During the question period at the beginning of the council meeting, Sackville resident Brian Lane noted that the town had budgeted about $7,000 this year for replacing playground equipment in the park, but no work was done and he wondered how the project had now “morphed into” one worth $97,500.

Matt Pryde, the manager of recreation, explained that the town had planned to replace the playground equipment gradually over the next five years, but after he and parks manager Todd Cole attended a workshop in Fredericton on natural playgrounds, they decided to apply for grants to build one here much sooner.

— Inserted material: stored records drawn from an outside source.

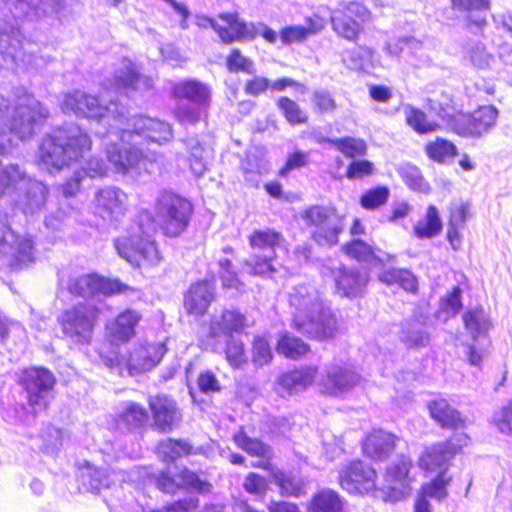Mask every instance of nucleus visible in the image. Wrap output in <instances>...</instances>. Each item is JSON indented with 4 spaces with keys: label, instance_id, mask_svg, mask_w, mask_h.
<instances>
[{
    "label": "nucleus",
    "instance_id": "nucleus-60",
    "mask_svg": "<svg viewBox=\"0 0 512 512\" xmlns=\"http://www.w3.org/2000/svg\"><path fill=\"white\" fill-rule=\"evenodd\" d=\"M426 152L430 158L437 162H445L456 154V147L453 143L438 138L426 146Z\"/></svg>",
    "mask_w": 512,
    "mask_h": 512
},
{
    "label": "nucleus",
    "instance_id": "nucleus-39",
    "mask_svg": "<svg viewBox=\"0 0 512 512\" xmlns=\"http://www.w3.org/2000/svg\"><path fill=\"white\" fill-rule=\"evenodd\" d=\"M463 55L466 61L479 70H488L496 62L495 56L487 50L483 43L477 40L466 42Z\"/></svg>",
    "mask_w": 512,
    "mask_h": 512
},
{
    "label": "nucleus",
    "instance_id": "nucleus-15",
    "mask_svg": "<svg viewBox=\"0 0 512 512\" xmlns=\"http://www.w3.org/2000/svg\"><path fill=\"white\" fill-rule=\"evenodd\" d=\"M150 77L139 73L135 64L129 59H122L114 68L112 79L103 84L106 91L115 89L126 94L135 91H144L152 87Z\"/></svg>",
    "mask_w": 512,
    "mask_h": 512
},
{
    "label": "nucleus",
    "instance_id": "nucleus-1",
    "mask_svg": "<svg viewBox=\"0 0 512 512\" xmlns=\"http://www.w3.org/2000/svg\"><path fill=\"white\" fill-rule=\"evenodd\" d=\"M61 107L64 113L96 119L105 129L107 126L112 129L106 131L109 139L106 155L117 173H151L159 155L143 154L139 145L143 140L162 144L173 136L171 126L166 122L142 115L128 119L124 107L117 102L106 105L80 90L67 93Z\"/></svg>",
    "mask_w": 512,
    "mask_h": 512
},
{
    "label": "nucleus",
    "instance_id": "nucleus-35",
    "mask_svg": "<svg viewBox=\"0 0 512 512\" xmlns=\"http://www.w3.org/2000/svg\"><path fill=\"white\" fill-rule=\"evenodd\" d=\"M395 446V437L381 429L373 430L363 441V452L366 456L381 460L389 455Z\"/></svg>",
    "mask_w": 512,
    "mask_h": 512
},
{
    "label": "nucleus",
    "instance_id": "nucleus-28",
    "mask_svg": "<svg viewBox=\"0 0 512 512\" xmlns=\"http://www.w3.org/2000/svg\"><path fill=\"white\" fill-rule=\"evenodd\" d=\"M80 489L86 492L99 493L101 489L110 487L117 481H124L122 473L113 472L108 474L106 469L98 468L87 463L79 471Z\"/></svg>",
    "mask_w": 512,
    "mask_h": 512
},
{
    "label": "nucleus",
    "instance_id": "nucleus-32",
    "mask_svg": "<svg viewBox=\"0 0 512 512\" xmlns=\"http://www.w3.org/2000/svg\"><path fill=\"white\" fill-rule=\"evenodd\" d=\"M156 426L162 431L171 430L181 419L176 402L166 396L158 395L149 401Z\"/></svg>",
    "mask_w": 512,
    "mask_h": 512
},
{
    "label": "nucleus",
    "instance_id": "nucleus-24",
    "mask_svg": "<svg viewBox=\"0 0 512 512\" xmlns=\"http://www.w3.org/2000/svg\"><path fill=\"white\" fill-rule=\"evenodd\" d=\"M411 461L402 456L397 462L392 463L385 473V485L382 490H387V497L392 501H398L405 497L410 483L409 470Z\"/></svg>",
    "mask_w": 512,
    "mask_h": 512
},
{
    "label": "nucleus",
    "instance_id": "nucleus-46",
    "mask_svg": "<svg viewBox=\"0 0 512 512\" xmlns=\"http://www.w3.org/2000/svg\"><path fill=\"white\" fill-rule=\"evenodd\" d=\"M241 168L246 181L255 182L257 175H261L267 171V161L264 153L259 149L248 151L245 159L241 163Z\"/></svg>",
    "mask_w": 512,
    "mask_h": 512
},
{
    "label": "nucleus",
    "instance_id": "nucleus-7",
    "mask_svg": "<svg viewBox=\"0 0 512 512\" xmlns=\"http://www.w3.org/2000/svg\"><path fill=\"white\" fill-rule=\"evenodd\" d=\"M171 93L177 99L189 101V103H178L174 111L176 119L184 125L197 123L209 106L211 99L210 88L195 79L174 83L171 87Z\"/></svg>",
    "mask_w": 512,
    "mask_h": 512
},
{
    "label": "nucleus",
    "instance_id": "nucleus-31",
    "mask_svg": "<svg viewBox=\"0 0 512 512\" xmlns=\"http://www.w3.org/2000/svg\"><path fill=\"white\" fill-rule=\"evenodd\" d=\"M142 320V315L133 309H126L114 320L106 324V330L112 341L128 342L136 334V327Z\"/></svg>",
    "mask_w": 512,
    "mask_h": 512
},
{
    "label": "nucleus",
    "instance_id": "nucleus-52",
    "mask_svg": "<svg viewBox=\"0 0 512 512\" xmlns=\"http://www.w3.org/2000/svg\"><path fill=\"white\" fill-rule=\"evenodd\" d=\"M157 453L163 461H173L192 453V447L182 440L166 439L159 442Z\"/></svg>",
    "mask_w": 512,
    "mask_h": 512
},
{
    "label": "nucleus",
    "instance_id": "nucleus-19",
    "mask_svg": "<svg viewBox=\"0 0 512 512\" xmlns=\"http://www.w3.org/2000/svg\"><path fill=\"white\" fill-rule=\"evenodd\" d=\"M127 287L118 280L107 279L98 275L89 274L75 278L69 285L72 294L85 298L97 294L112 295L123 292Z\"/></svg>",
    "mask_w": 512,
    "mask_h": 512
},
{
    "label": "nucleus",
    "instance_id": "nucleus-17",
    "mask_svg": "<svg viewBox=\"0 0 512 512\" xmlns=\"http://www.w3.org/2000/svg\"><path fill=\"white\" fill-rule=\"evenodd\" d=\"M339 481L349 493H369L376 488V472L362 461H353L340 471Z\"/></svg>",
    "mask_w": 512,
    "mask_h": 512
},
{
    "label": "nucleus",
    "instance_id": "nucleus-41",
    "mask_svg": "<svg viewBox=\"0 0 512 512\" xmlns=\"http://www.w3.org/2000/svg\"><path fill=\"white\" fill-rule=\"evenodd\" d=\"M460 9L469 11V26L481 29L486 24V11L489 9L488 0H451Z\"/></svg>",
    "mask_w": 512,
    "mask_h": 512
},
{
    "label": "nucleus",
    "instance_id": "nucleus-64",
    "mask_svg": "<svg viewBox=\"0 0 512 512\" xmlns=\"http://www.w3.org/2000/svg\"><path fill=\"white\" fill-rule=\"evenodd\" d=\"M227 68L231 72L242 71L248 74L255 73L254 63L252 60L242 55L238 49H233L227 57Z\"/></svg>",
    "mask_w": 512,
    "mask_h": 512
},
{
    "label": "nucleus",
    "instance_id": "nucleus-2",
    "mask_svg": "<svg viewBox=\"0 0 512 512\" xmlns=\"http://www.w3.org/2000/svg\"><path fill=\"white\" fill-rule=\"evenodd\" d=\"M0 96V155L16 145V140L30 138L36 127L48 117L42 104L24 89H17L12 105ZM15 189L23 190L18 206L25 214L39 211L46 201L47 187L31 179L18 165H0V197Z\"/></svg>",
    "mask_w": 512,
    "mask_h": 512
},
{
    "label": "nucleus",
    "instance_id": "nucleus-33",
    "mask_svg": "<svg viewBox=\"0 0 512 512\" xmlns=\"http://www.w3.org/2000/svg\"><path fill=\"white\" fill-rule=\"evenodd\" d=\"M215 286L212 281L203 280L192 285L185 296V309L189 314L203 315L214 300Z\"/></svg>",
    "mask_w": 512,
    "mask_h": 512
},
{
    "label": "nucleus",
    "instance_id": "nucleus-12",
    "mask_svg": "<svg viewBox=\"0 0 512 512\" xmlns=\"http://www.w3.org/2000/svg\"><path fill=\"white\" fill-rule=\"evenodd\" d=\"M467 443L466 434L456 433L449 441L433 444L422 453L419 458V467L427 473H447L450 460Z\"/></svg>",
    "mask_w": 512,
    "mask_h": 512
},
{
    "label": "nucleus",
    "instance_id": "nucleus-57",
    "mask_svg": "<svg viewBox=\"0 0 512 512\" xmlns=\"http://www.w3.org/2000/svg\"><path fill=\"white\" fill-rule=\"evenodd\" d=\"M399 174L405 184L412 190L421 193L429 192L430 186L416 166L410 164L403 165L399 168Z\"/></svg>",
    "mask_w": 512,
    "mask_h": 512
},
{
    "label": "nucleus",
    "instance_id": "nucleus-6",
    "mask_svg": "<svg viewBox=\"0 0 512 512\" xmlns=\"http://www.w3.org/2000/svg\"><path fill=\"white\" fill-rule=\"evenodd\" d=\"M154 210L156 221L163 234L176 237L188 227L193 205L184 197L163 191L156 198Z\"/></svg>",
    "mask_w": 512,
    "mask_h": 512
},
{
    "label": "nucleus",
    "instance_id": "nucleus-8",
    "mask_svg": "<svg viewBox=\"0 0 512 512\" xmlns=\"http://www.w3.org/2000/svg\"><path fill=\"white\" fill-rule=\"evenodd\" d=\"M253 252L244 262V269L251 275L271 277L276 268L275 250L284 243L283 236L274 230H256L249 236Z\"/></svg>",
    "mask_w": 512,
    "mask_h": 512
},
{
    "label": "nucleus",
    "instance_id": "nucleus-44",
    "mask_svg": "<svg viewBox=\"0 0 512 512\" xmlns=\"http://www.w3.org/2000/svg\"><path fill=\"white\" fill-rule=\"evenodd\" d=\"M463 322L467 332L474 340L484 336L490 328L489 318L482 308H474L465 312Z\"/></svg>",
    "mask_w": 512,
    "mask_h": 512
},
{
    "label": "nucleus",
    "instance_id": "nucleus-45",
    "mask_svg": "<svg viewBox=\"0 0 512 512\" xmlns=\"http://www.w3.org/2000/svg\"><path fill=\"white\" fill-rule=\"evenodd\" d=\"M223 339V353L227 362L235 369L242 368L248 362L243 341L237 336H230Z\"/></svg>",
    "mask_w": 512,
    "mask_h": 512
},
{
    "label": "nucleus",
    "instance_id": "nucleus-58",
    "mask_svg": "<svg viewBox=\"0 0 512 512\" xmlns=\"http://www.w3.org/2000/svg\"><path fill=\"white\" fill-rule=\"evenodd\" d=\"M326 141L350 158L363 156L366 153V143L361 139L346 137L334 140L327 139Z\"/></svg>",
    "mask_w": 512,
    "mask_h": 512
},
{
    "label": "nucleus",
    "instance_id": "nucleus-36",
    "mask_svg": "<svg viewBox=\"0 0 512 512\" xmlns=\"http://www.w3.org/2000/svg\"><path fill=\"white\" fill-rule=\"evenodd\" d=\"M236 446L251 456L260 457L262 460L254 464L256 467L270 469L269 459L272 456V449L259 439L249 437L243 429L239 430L233 436Z\"/></svg>",
    "mask_w": 512,
    "mask_h": 512
},
{
    "label": "nucleus",
    "instance_id": "nucleus-62",
    "mask_svg": "<svg viewBox=\"0 0 512 512\" xmlns=\"http://www.w3.org/2000/svg\"><path fill=\"white\" fill-rule=\"evenodd\" d=\"M278 107L287 121L293 125L305 123L307 120L306 114L300 109L298 104L287 97H281L278 100Z\"/></svg>",
    "mask_w": 512,
    "mask_h": 512
},
{
    "label": "nucleus",
    "instance_id": "nucleus-54",
    "mask_svg": "<svg viewBox=\"0 0 512 512\" xmlns=\"http://www.w3.org/2000/svg\"><path fill=\"white\" fill-rule=\"evenodd\" d=\"M451 480L452 477L448 473H437L435 478L422 486L420 493L427 498L442 501L448 495L447 486Z\"/></svg>",
    "mask_w": 512,
    "mask_h": 512
},
{
    "label": "nucleus",
    "instance_id": "nucleus-49",
    "mask_svg": "<svg viewBox=\"0 0 512 512\" xmlns=\"http://www.w3.org/2000/svg\"><path fill=\"white\" fill-rule=\"evenodd\" d=\"M381 282L386 284H398L408 292H415L417 289V281L415 276L408 270L389 269L379 274Z\"/></svg>",
    "mask_w": 512,
    "mask_h": 512
},
{
    "label": "nucleus",
    "instance_id": "nucleus-42",
    "mask_svg": "<svg viewBox=\"0 0 512 512\" xmlns=\"http://www.w3.org/2000/svg\"><path fill=\"white\" fill-rule=\"evenodd\" d=\"M429 411L432 418L443 427H458L462 423L459 412L453 409L445 399L432 401L429 404Z\"/></svg>",
    "mask_w": 512,
    "mask_h": 512
},
{
    "label": "nucleus",
    "instance_id": "nucleus-61",
    "mask_svg": "<svg viewBox=\"0 0 512 512\" xmlns=\"http://www.w3.org/2000/svg\"><path fill=\"white\" fill-rule=\"evenodd\" d=\"M461 307V290L459 287H454L450 293L442 298L438 318L446 321L448 318L456 315Z\"/></svg>",
    "mask_w": 512,
    "mask_h": 512
},
{
    "label": "nucleus",
    "instance_id": "nucleus-18",
    "mask_svg": "<svg viewBox=\"0 0 512 512\" xmlns=\"http://www.w3.org/2000/svg\"><path fill=\"white\" fill-rule=\"evenodd\" d=\"M22 34L17 26L0 19V68L19 63L30 64L22 52Z\"/></svg>",
    "mask_w": 512,
    "mask_h": 512
},
{
    "label": "nucleus",
    "instance_id": "nucleus-29",
    "mask_svg": "<svg viewBox=\"0 0 512 512\" xmlns=\"http://www.w3.org/2000/svg\"><path fill=\"white\" fill-rule=\"evenodd\" d=\"M157 486L166 493H174L178 488H191L199 492H208L211 485L208 482L199 479L197 474L188 469H183L177 474L162 473Z\"/></svg>",
    "mask_w": 512,
    "mask_h": 512
},
{
    "label": "nucleus",
    "instance_id": "nucleus-43",
    "mask_svg": "<svg viewBox=\"0 0 512 512\" xmlns=\"http://www.w3.org/2000/svg\"><path fill=\"white\" fill-rule=\"evenodd\" d=\"M342 500L333 490L323 489L315 494L307 512H341Z\"/></svg>",
    "mask_w": 512,
    "mask_h": 512
},
{
    "label": "nucleus",
    "instance_id": "nucleus-23",
    "mask_svg": "<svg viewBox=\"0 0 512 512\" xmlns=\"http://www.w3.org/2000/svg\"><path fill=\"white\" fill-rule=\"evenodd\" d=\"M11 3L14 18L37 20L51 13L61 14L62 0H0V8Z\"/></svg>",
    "mask_w": 512,
    "mask_h": 512
},
{
    "label": "nucleus",
    "instance_id": "nucleus-26",
    "mask_svg": "<svg viewBox=\"0 0 512 512\" xmlns=\"http://www.w3.org/2000/svg\"><path fill=\"white\" fill-rule=\"evenodd\" d=\"M330 272L334 278L336 291L340 296L356 298L364 292L368 282L366 273L361 274L358 270L343 266L330 268Z\"/></svg>",
    "mask_w": 512,
    "mask_h": 512
},
{
    "label": "nucleus",
    "instance_id": "nucleus-50",
    "mask_svg": "<svg viewBox=\"0 0 512 512\" xmlns=\"http://www.w3.org/2000/svg\"><path fill=\"white\" fill-rule=\"evenodd\" d=\"M381 282L386 284H398L408 292H415L417 289V281L415 276L408 270L389 269L379 274Z\"/></svg>",
    "mask_w": 512,
    "mask_h": 512
},
{
    "label": "nucleus",
    "instance_id": "nucleus-55",
    "mask_svg": "<svg viewBox=\"0 0 512 512\" xmlns=\"http://www.w3.org/2000/svg\"><path fill=\"white\" fill-rule=\"evenodd\" d=\"M269 470L274 482L280 487L282 494L289 496H299L302 494L303 483L300 479L281 470L274 469L272 466Z\"/></svg>",
    "mask_w": 512,
    "mask_h": 512
},
{
    "label": "nucleus",
    "instance_id": "nucleus-59",
    "mask_svg": "<svg viewBox=\"0 0 512 512\" xmlns=\"http://www.w3.org/2000/svg\"><path fill=\"white\" fill-rule=\"evenodd\" d=\"M270 343L265 335L255 336L252 343V361L255 366L262 367L272 360Z\"/></svg>",
    "mask_w": 512,
    "mask_h": 512
},
{
    "label": "nucleus",
    "instance_id": "nucleus-3",
    "mask_svg": "<svg viewBox=\"0 0 512 512\" xmlns=\"http://www.w3.org/2000/svg\"><path fill=\"white\" fill-rule=\"evenodd\" d=\"M289 304L296 330L319 339L334 335L337 329L336 318L324 306L315 287L307 284L293 287L289 292Z\"/></svg>",
    "mask_w": 512,
    "mask_h": 512
},
{
    "label": "nucleus",
    "instance_id": "nucleus-9",
    "mask_svg": "<svg viewBox=\"0 0 512 512\" xmlns=\"http://www.w3.org/2000/svg\"><path fill=\"white\" fill-rule=\"evenodd\" d=\"M99 309L91 304H79L59 317L63 336L72 344H88L92 339Z\"/></svg>",
    "mask_w": 512,
    "mask_h": 512
},
{
    "label": "nucleus",
    "instance_id": "nucleus-16",
    "mask_svg": "<svg viewBox=\"0 0 512 512\" xmlns=\"http://www.w3.org/2000/svg\"><path fill=\"white\" fill-rule=\"evenodd\" d=\"M361 377L348 363H333L326 367L319 381L323 393L340 396L360 383Z\"/></svg>",
    "mask_w": 512,
    "mask_h": 512
},
{
    "label": "nucleus",
    "instance_id": "nucleus-11",
    "mask_svg": "<svg viewBox=\"0 0 512 512\" xmlns=\"http://www.w3.org/2000/svg\"><path fill=\"white\" fill-rule=\"evenodd\" d=\"M0 255L9 257L15 269L27 267L36 260V249L28 235H17L6 224H0Z\"/></svg>",
    "mask_w": 512,
    "mask_h": 512
},
{
    "label": "nucleus",
    "instance_id": "nucleus-53",
    "mask_svg": "<svg viewBox=\"0 0 512 512\" xmlns=\"http://www.w3.org/2000/svg\"><path fill=\"white\" fill-rule=\"evenodd\" d=\"M373 52L367 47H355L343 54L344 64L353 70H365L371 66Z\"/></svg>",
    "mask_w": 512,
    "mask_h": 512
},
{
    "label": "nucleus",
    "instance_id": "nucleus-47",
    "mask_svg": "<svg viewBox=\"0 0 512 512\" xmlns=\"http://www.w3.org/2000/svg\"><path fill=\"white\" fill-rule=\"evenodd\" d=\"M186 146L190 170L196 177H200L207 170V151L196 138L187 140Z\"/></svg>",
    "mask_w": 512,
    "mask_h": 512
},
{
    "label": "nucleus",
    "instance_id": "nucleus-48",
    "mask_svg": "<svg viewBox=\"0 0 512 512\" xmlns=\"http://www.w3.org/2000/svg\"><path fill=\"white\" fill-rule=\"evenodd\" d=\"M404 114L407 124L419 134L434 132L439 128V124L437 122L429 120L419 109L411 106H405Z\"/></svg>",
    "mask_w": 512,
    "mask_h": 512
},
{
    "label": "nucleus",
    "instance_id": "nucleus-37",
    "mask_svg": "<svg viewBox=\"0 0 512 512\" xmlns=\"http://www.w3.org/2000/svg\"><path fill=\"white\" fill-rule=\"evenodd\" d=\"M325 26V21L314 15L305 20V25H294L283 28L279 33V38L284 45L299 43L306 40L311 35L317 34Z\"/></svg>",
    "mask_w": 512,
    "mask_h": 512
},
{
    "label": "nucleus",
    "instance_id": "nucleus-5",
    "mask_svg": "<svg viewBox=\"0 0 512 512\" xmlns=\"http://www.w3.org/2000/svg\"><path fill=\"white\" fill-rule=\"evenodd\" d=\"M155 231L156 222L151 212L141 211L126 234L115 239L114 246L118 255L135 267L158 265L161 254L153 239Z\"/></svg>",
    "mask_w": 512,
    "mask_h": 512
},
{
    "label": "nucleus",
    "instance_id": "nucleus-25",
    "mask_svg": "<svg viewBox=\"0 0 512 512\" xmlns=\"http://www.w3.org/2000/svg\"><path fill=\"white\" fill-rule=\"evenodd\" d=\"M317 367L305 366L285 373L277 379L275 390L281 397L291 396L306 390L316 379Z\"/></svg>",
    "mask_w": 512,
    "mask_h": 512
},
{
    "label": "nucleus",
    "instance_id": "nucleus-10",
    "mask_svg": "<svg viewBox=\"0 0 512 512\" xmlns=\"http://www.w3.org/2000/svg\"><path fill=\"white\" fill-rule=\"evenodd\" d=\"M304 221L313 227L312 235L320 245H333L338 242L342 231V217L333 208L313 206L304 213Z\"/></svg>",
    "mask_w": 512,
    "mask_h": 512
},
{
    "label": "nucleus",
    "instance_id": "nucleus-20",
    "mask_svg": "<svg viewBox=\"0 0 512 512\" xmlns=\"http://www.w3.org/2000/svg\"><path fill=\"white\" fill-rule=\"evenodd\" d=\"M95 207L104 220H118L128 209V196L120 188L105 187L95 194Z\"/></svg>",
    "mask_w": 512,
    "mask_h": 512
},
{
    "label": "nucleus",
    "instance_id": "nucleus-40",
    "mask_svg": "<svg viewBox=\"0 0 512 512\" xmlns=\"http://www.w3.org/2000/svg\"><path fill=\"white\" fill-rule=\"evenodd\" d=\"M442 227L438 209L434 205H430L425 214L414 225L413 231L418 238L430 239L439 235Z\"/></svg>",
    "mask_w": 512,
    "mask_h": 512
},
{
    "label": "nucleus",
    "instance_id": "nucleus-30",
    "mask_svg": "<svg viewBox=\"0 0 512 512\" xmlns=\"http://www.w3.org/2000/svg\"><path fill=\"white\" fill-rule=\"evenodd\" d=\"M246 327V317L237 310H225L220 316H215L210 324L211 339L227 338L240 334Z\"/></svg>",
    "mask_w": 512,
    "mask_h": 512
},
{
    "label": "nucleus",
    "instance_id": "nucleus-51",
    "mask_svg": "<svg viewBox=\"0 0 512 512\" xmlns=\"http://www.w3.org/2000/svg\"><path fill=\"white\" fill-rule=\"evenodd\" d=\"M381 282L386 284H398L408 292H415L417 289V281L415 276L408 270L389 269L379 274Z\"/></svg>",
    "mask_w": 512,
    "mask_h": 512
},
{
    "label": "nucleus",
    "instance_id": "nucleus-21",
    "mask_svg": "<svg viewBox=\"0 0 512 512\" xmlns=\"http://www.w3.org/2000/svg\"><path fill=\"white\" fill-rule=\"evenodd\" d=\"M497 117L498 110L494 106L479 107L473 113L461 117L456 131L460 135L480 137L495 125Z\"/></svg>",
    "mask_w": 512,
    "mask_h": 512
},
{
    "label": "nucleus",
    "instance_id": "nucleus-22",
    "mask_svg": "<svg viewBox=\"0 0 512 512\" xmlns=\"http://www.w3.org/2000/svg\"><path fill=\"white\" fill-rule=\"evenodd\" d=\"M214 31L225 43L253 40L254 23L242 21L237 13H222L214 24Z\"/></svg>",
    "mask_w": 512,
    "mask_h": 512
},
{
    "label": "nucleus",
    "instance_id": "nucleus-38",
    "mask_svg": "<svg viewBox=\"0 0 512 512\" xmlns=\"http://www.w3.org/2000/svg\"><path fill=\"white\" fill-rule=\"evenodd\" d=\"M400 339L408 347L428 345L430 334L426 323L421 319L405 321L402 324Z\"/></svg>",
    "mask_w": 512,
    "mask_h": 512
},
{
    "label": "nucleus",
    "instance_id": "nucleus-13",
    "mask_svg": "<svg viewBox=\"0 0 512 512\" xmlns=\"http://www.w3.org/2000/svg\"><path fill=\"white\" fill-rule=\"evenodd\" d=\"M369 18V11L358 2H341L331 14L333 30L341 37L356 41L363 23Z\"/></svg>",
    "mask_w": 512,
    "mask_h": 512
},
{
    "label": "nucleus",
    "instance_id": "nucleus-56",
    "mask_svg": "<svg viewBox=\"0 0 512 512\" xmlns=\"http://www.w3.org/2000/svg\"><path fill=\"white\" fill-rule=\"evenodd\" d=\"M309 347L301 339L283 334L277 344V352L287 358L297 359L305 355Z\"/></svg>",
    "mask_w": 512,
    "mask_h": 512
},
{
    "label": "nucleus",
    "instance_id": "nucleus-4",
    "mask_svg": "<svg viewBox=\"0 0 512 512\" xmlns=\"http://www.w3.org/2000/svg\"><path fill=\"white\" fill-rule=\"evenodd\" d=\"M89 136L79 126L69 125L53 131L43 138L37 153L39 169L57 173L89 150Z\"/></svg>",
    "mask_w": 512,
    "mask_h": 512
},
{
    "label": "nucleus",
    "instance_id": "nucleus-63",
    "mask_svg": "<svg viewBox=\"0 0 512 512\" xmlns=\"http://www.w3.org/2000/svg\"><path fill=\"white\" fill-rule=\"evenodd\" d=\"M389 197L387 187H376L364 193L360 199L361 206L365 209H375L384 205Z\"/></svg>",
    "mask_w": 512,
    "mask_h": 512
},
{
    "label": "nucleus",
    "instance_id": "nucleus-27",
    "mask_svg": "<svg viewBox=\"0 0 512 512\" xmlns=\"http://www.w3.org/2000/svg\"><path fill=\"white\" fill-rule=\"evenodd\" d=\"M166 348L162 343L139 345L130 354L127 366L130 374H137L153 369L162 359Z\"/></svg>",
    "mask_w": 512,
    "mask_h": 512
},
{
    "label": "nucleus",
    "instance_id": "nucleus-34",
    "mask_svg": "<svg viewBox=\"0 0 512 512\" xmlns=\"http://www.w3.org/2000/svg\"><path fill=\"white\" fill-rule=\"evenodd\" d=\"M343 250L349 257L359 262L367 263L372 267L389 263L394 258L392 255L380 249H373L367 243L359 239L352 240L350 243L344 245Z\"/></svg>",
    "mask_w": 512,
    "mask_h": 512
},
{
    "label": "nucleus",
    "instance_id": "nucleus-14",
    "mask_svg": "<svg viewBox=\"0 0 512 512\" xmlns=\"http://www.w3.org/2000/svg\"><path fill=\"white\" fill-rule=\"evenodd\" d=\"M21 381L30 406L35 411L44 409L52 397L55 382L52 373L45 368L31 367L23 371Z\"/></svg>",
    "mask_w": 512,
    "mask_h": 512
}]
</instances>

“Natural playgrounds are a lot like traditional plastic and metal playgrounds in that there’s still climbing structures, there’s still slides, there’s still opportunities for kids to be active,” Pryde said. “But rather than be built out of the metal and plastic, they’re built out of more natural products like wood, boulders, rope, berms in the ground itself and that sort of thing.”

Pryde added that he and Cole have been able to raise a lot of money for the playground project.

“We’ve been very successful,” he said. “Up to this point we have approximately $61,000 in cash and in-kind.” The money includes the $22,500 RDC grant, $7,000 from the town, $8,000 from TD Bank and $3,500 from the Sackville Rotary Club. The town will also supply $20,000 worth of in in-kind contributions such as installation of the new equipment.

Pryde said he has also applied for a $35,000 federal grant to complete the project, but will not know until next spring whether the town will get that money. In the meantime, he said the town can go ahead installing a new slide, a berm with a rock scramble and a climbing wall. He explained that if the federal grant doesn’t come through, the town can still complete the project in phases.